| HN Mirror

To be clear, operations in our test corpus that took X ms on average took 100X ms. Is that the statement you are looking for?

One thing that I think you're missing is that while we experienced a 100x gain for our application, our findings aren't strictly empirical in the sense that the gain is always 100x. In many applications it will be more. The insight in the blog post is analytical, not empirical. Specifically, most people (I think) would assume a text index to be document partitioned. In Riak it's not. On a fundamental level this means that AND operations take time O(max(|A|,|B|)) instead of O(min(|A|,|B|) where |A| and |B| are the sizes of results that match query A and B, respectively. If you pick words at random from a power law distribution (which is typical in all natural languages) you will more often than not see many orders of magnitude difference in the |A| and |B|. If you sample queries from real query streams, you will see the same. For some intuition, just think about a query which has a common tag (like "funny" used in the example) and something restricted (like a particular user). The first will typically be an understood fraction of the size of your corpus while the second will have size that is more like a constant.

Putting this all together, the savings that we find for moving the intersection where we did will only grow on a relative basis as we get more users and clips. This hack costs 2x the storage size but always give O(min(|A|,|B|) complexity results instead of O(max(|A|,|B|)). 100x win is just shorthand for saying that those two set sizes typically varied by two orders of magnitude because of power law distributions. But in academia, we refer to that as "really fucking big".

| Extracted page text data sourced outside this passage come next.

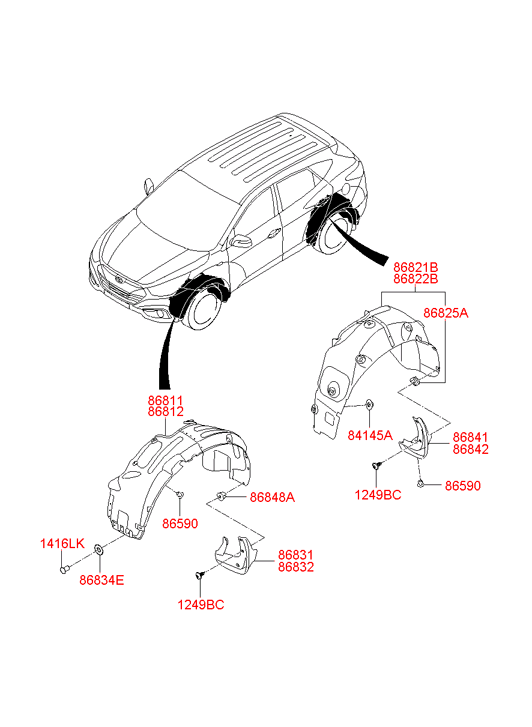 86821B
86822B
86825A
84145A
86841
86842
1249BC
86590
86811
86812
86848A
86590
1416LK
86834E
86831
86832
1249BC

The "presort" option that we added will scale differently, but have equally dramatic impact because pagination is effectively broken in Riak search if you do not use relevance sort. In this case, the O(.) argument is murkier because one version is done entirely within the index (which is usually in RAM) and the other has to hit the disk. In formal engineering circles, we refer to this type of boost as "unfucking real".

So, we could have measured things with more precision, but this was such an obvious win that it was almost pointless to calibrate it further.